I should segue into something about the plague of Rolf Harrises (plural?) sketch on The Goodies but I doubt any of you would have the slightest idea what I was talking about, alas. No one ever does.
Oh, and before I forget, tiny mention of Mr Bomer in the issue of Who Weekly which was just put on the stands of my local newsagent this morning. Right up the back, very small, but better than nowt. Still nothing from Ten about the show. No promos, no nuffin. It went from being schedule darling to shoved back to 10pm Friday with no promotion - I wouldn't even know if I'd not gone actively looking for the where and when. Oh dear.
It's going to be just like Burn Notice or Supernatural, where they only play three episodes per year, isn't it? I can only hope the use it or lose clause kicks in and the cable screenings catch up and overtake, at least of BN and SPN. Or that whomever owns the rights puls their effings fingers out and releases the dvds in a timely fashion (timely being defined as before I expire of old age, you bastards).
Sorry, seem to be a bit bolshie today. It's the hormones (and the waiting for the bollocking that's coming.

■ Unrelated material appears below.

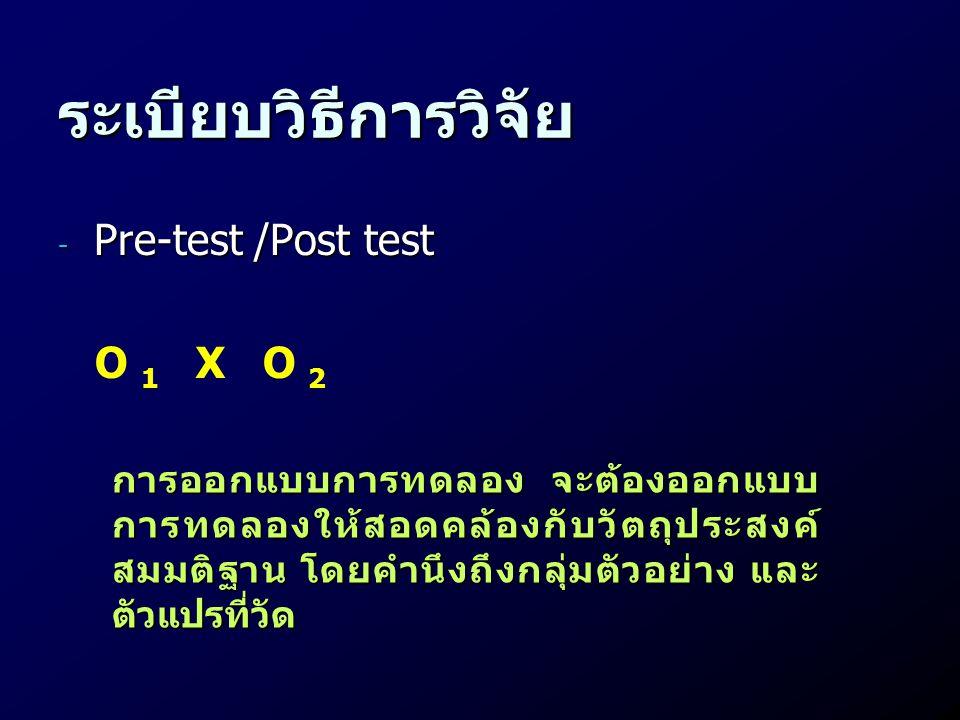 ระเบียบวิธีการวิจัย - Pre-test /Post test O 1 X O 2 การออกแบบการทดลอง จะต้องออกแบบ การทดลองให้สอดคล้องกับวัตถุประสงค์ สมมติฐาน โดยคำนึงถึงกลุ่มตัวอย่า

If I were a soldier in the trenches right now I'd be checking my gear). Anger management? Who needs that? All they have to do is line up all the fuckwits up against the wall, which the Peanut Gallery agrees is a form of anger management, anyway, if a touch on the proactive side. You know, cutting it off at the source, as it were.
What can I say, sometimes the office is like water off the proverbial, like yesterday, other days, like today, it's like lying in a nest of needles.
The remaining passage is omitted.